Beim Einschalten des Amigas sollte ein scharfes Bild erscheinen. Sollte die Darstellung nicht optimal sein, kann eine Kalibrierung erforderlich sein. Um die Einstellungen aufzurufen, halte den Taster etwas länger gedrückt. Wähle im Menü des RGBtoHDMI die Option „Auto Calibrate Video Settings“. Mit „Save Configuration“ werden die angepassten Einstellungen gespeichert.
Um Schäden an den Komponenten zu vermeiden, sollten wir eine Zugentlastung für das HDMI-Kabel anbringen.
Amiga 500 Rev.3
Der Amiga 500 mit Board-Revision 3 benötigt eine zusätzliche Drahtbrücke.
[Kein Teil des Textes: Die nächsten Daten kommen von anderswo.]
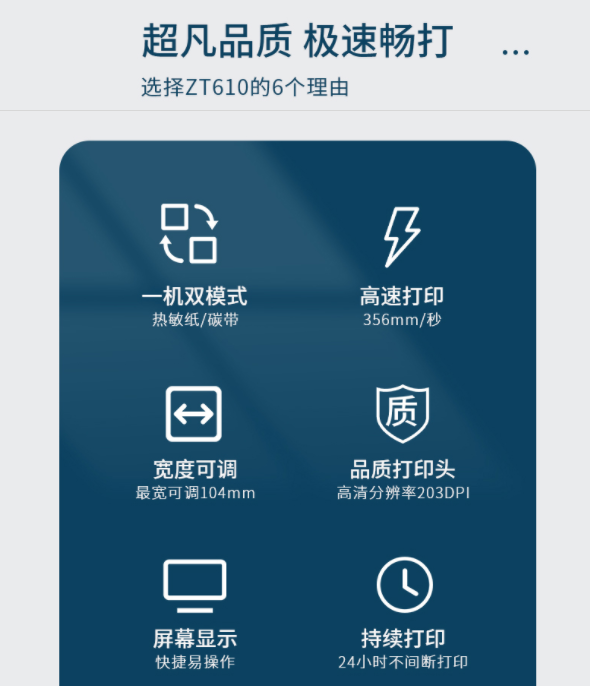 超凡品质 极速畅打 ...

选择ZT610的6个理由

一机双模式
热敏纸/碳带

高速打印
356mm/秒

宽度可调
最宽可调104mm

质

品质打印头
高清分辨率203DPI

屏幕显示
快捷易操作

持续打印
24小时不间断打印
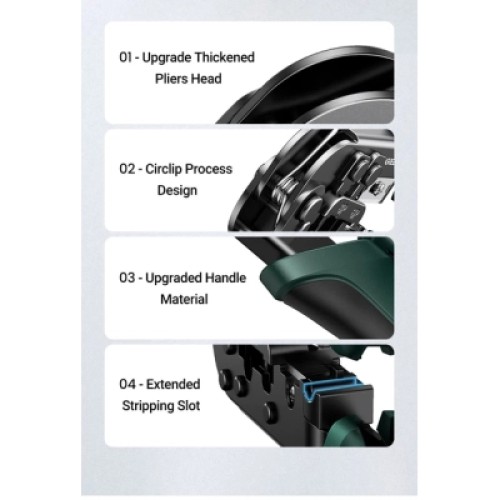 01 - Upgrade Thickened Pliers Head

02 - Circlip Process Design

03 - Upgraded Handle Material

04 - Extended Stripping Slot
Diese verbindet den Pin Header (CSYNC) der RGBtoHDMI-Platine mit Pin 9 des ICs 41 auf dem Mainboard des Amigas, der sich direkt neben dem Denise-Sockel befindet.
Die Einstellungen
Im Normalfall ist der RGBtoHDMI-Adapter nach der Einrichtung betriebsbereit und erfordert keine weiteren Anpassungen. Einige Einstellungen und Funktionen können jedoch nützlich sein. So wird beispielsweise durch einen kurzen Druck auf den Taster ein Screenshot des aktuell angezeigten Bildes erstellt und im Ordner „Capture“ auf der SD-Karte gespeichert.
Um auf die Einstellungen zuzugreifen, halte den Taster etwas länger gedrückt. Die Liste der verfügbaren Einstellungen ist umfangreich und kann hier nicht vollständig dargestellt werden. Eine umfassende Liste finden wir im Reference-Guide.
Hier sind einige Optionen und Funktionen, die möglicherweise nützlich sein könnten:
Restore Default Configuration
Damit werden die vorgenommen Einstellungen zurückgesetzt.
Resolution
Die Option „Auto“ ist in den meisten Fällen ausreichend. Sollte eine andere Auflösung erwünscht sein, kann diese hier eingestellt werden.
Scanlines und Scanline Level
Aktiviert oder deaktiviert Scanlines. Mit dem Wert „Scanline Level“ lässt sich deren Intensität einstellen.
Die vorgenommenen Änderungen müssen durch Klicken auf „Save Configuration“ gespeichert werden.